If an entry below contains an image, drop the image and retype the rest exactly.
::::
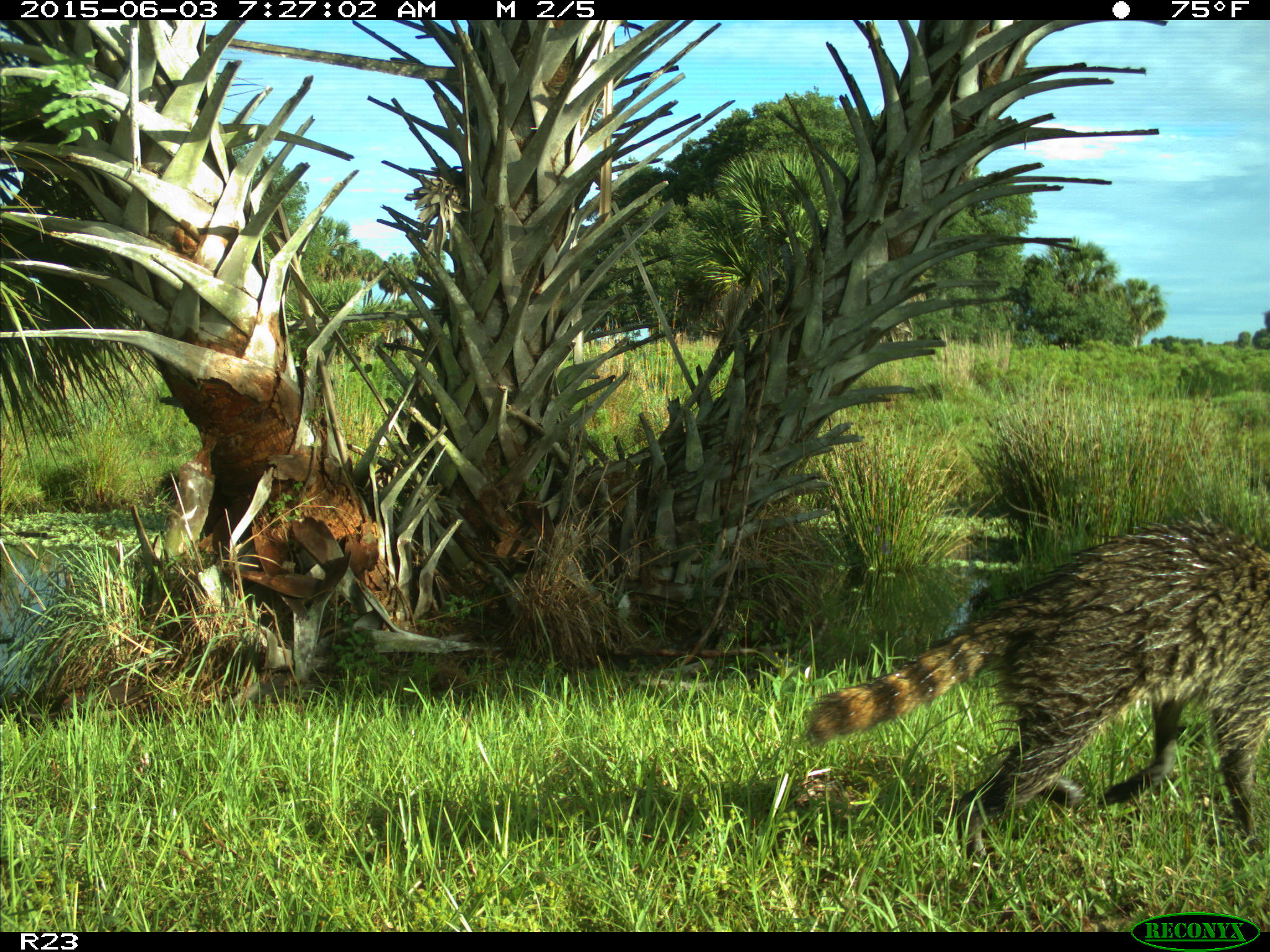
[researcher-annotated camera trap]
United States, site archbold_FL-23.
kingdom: Animalia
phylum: Chordata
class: Mammalia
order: Artiodactyla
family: Bovidae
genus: Bos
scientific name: Bos taurus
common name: domestic cow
Bos taurus (domestic cow).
::::
» **Solution for this exercise**
[researcher-annotated camera trap]
United States, site archbold_FL-23.
kingdom: Animalia
phylum: Chordata
class: Mammalia
order: Artiodactyla
family: Bovidae
genus: Bos
scientific name: Bos taurus
common name: domestic cow
Bos taurus (domestic cow).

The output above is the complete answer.